Entreprises : Contrôle fiscal : Jusqu'à quand doit-on s'attendre à une mise en recouvrement ?

Le contrôle fiscal d’une société, d’une entreprise ou d’une profession libérale s’effectue souvent par le biais d’une vérification de comptabilité, conférant au contribuable certain droits, tels que le droit d’être conseillé par un avocat fiscaliste. Le contrôle fiscal peut être notifié au préalable sous la forme d’un avis de vérification de comptabilité, ou faire l’objet d’une vérification inopiné. Dans ce cas, l’entreprise n’est pas informée du contrôle, mais se doit de présenter la comptabilité et les autres documents sollicités. Toutefois, le contrôle inopiné ne peut pas faire l’objet, dans l’immédiat, d’une analyse approfondie de ces documents.
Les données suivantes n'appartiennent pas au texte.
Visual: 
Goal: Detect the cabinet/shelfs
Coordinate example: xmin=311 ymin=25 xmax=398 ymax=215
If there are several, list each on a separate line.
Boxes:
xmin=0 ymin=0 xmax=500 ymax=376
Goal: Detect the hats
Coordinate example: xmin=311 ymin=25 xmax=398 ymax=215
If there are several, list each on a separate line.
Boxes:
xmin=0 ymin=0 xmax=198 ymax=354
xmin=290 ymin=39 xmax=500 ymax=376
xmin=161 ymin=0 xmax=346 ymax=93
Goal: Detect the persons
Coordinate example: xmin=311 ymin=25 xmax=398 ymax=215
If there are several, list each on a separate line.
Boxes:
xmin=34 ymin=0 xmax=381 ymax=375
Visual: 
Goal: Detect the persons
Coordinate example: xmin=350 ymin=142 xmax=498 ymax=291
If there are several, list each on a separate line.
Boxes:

En fiscalité, les notions de prescription extinctive et de délai sont particulièrement importantes. Selon l’article 2219 du code civil, la prescription extinctive est un mode d’extinction d’un droit résultant de l’inaction de son titulaire pendant un certain laps de temps.

Un contrôle fiscal peut donner lieu à une mise en recouvrement, c’est-à-dire à un titre exécutoire matérialisant une créance de l’administration fiscale à l’égard de la société concernée. Selon la procédure, l’administration fiscale a pour obligation de transmettre un avis de mise en recouvrement en respectant un certain délai, appelé délai de prescription ou délai de reprise, dont les modalités sont fixées par l’article L169 du Livre des procédures fiscales (LFP) :

« Pour l’impôt sur le revenu et l’impôt sur les sociétés, le droit de reprise de l’administration des

impôts s’exerce jusqu’à la fin de la troisième année qui suit celle au titre de laquelle l’imposition

est due ».

Par exemple, pour un exercice fiscal arrêté le 31 décembre 2018, les résultats et le chiffre d’affaires de l’année ne pourront être redressés après le 31 décembre 2021.

Toutefois, une question se pose : quelle date convient-il de retenir pour vérifier le respect de ce délai de reprise par l’administration fiscale ? S’agit-il de la date de la mise en recouvrement en tant que telle, ou bien de la date de la notification de l’avis de la mise en recouvrement au contribuable ? 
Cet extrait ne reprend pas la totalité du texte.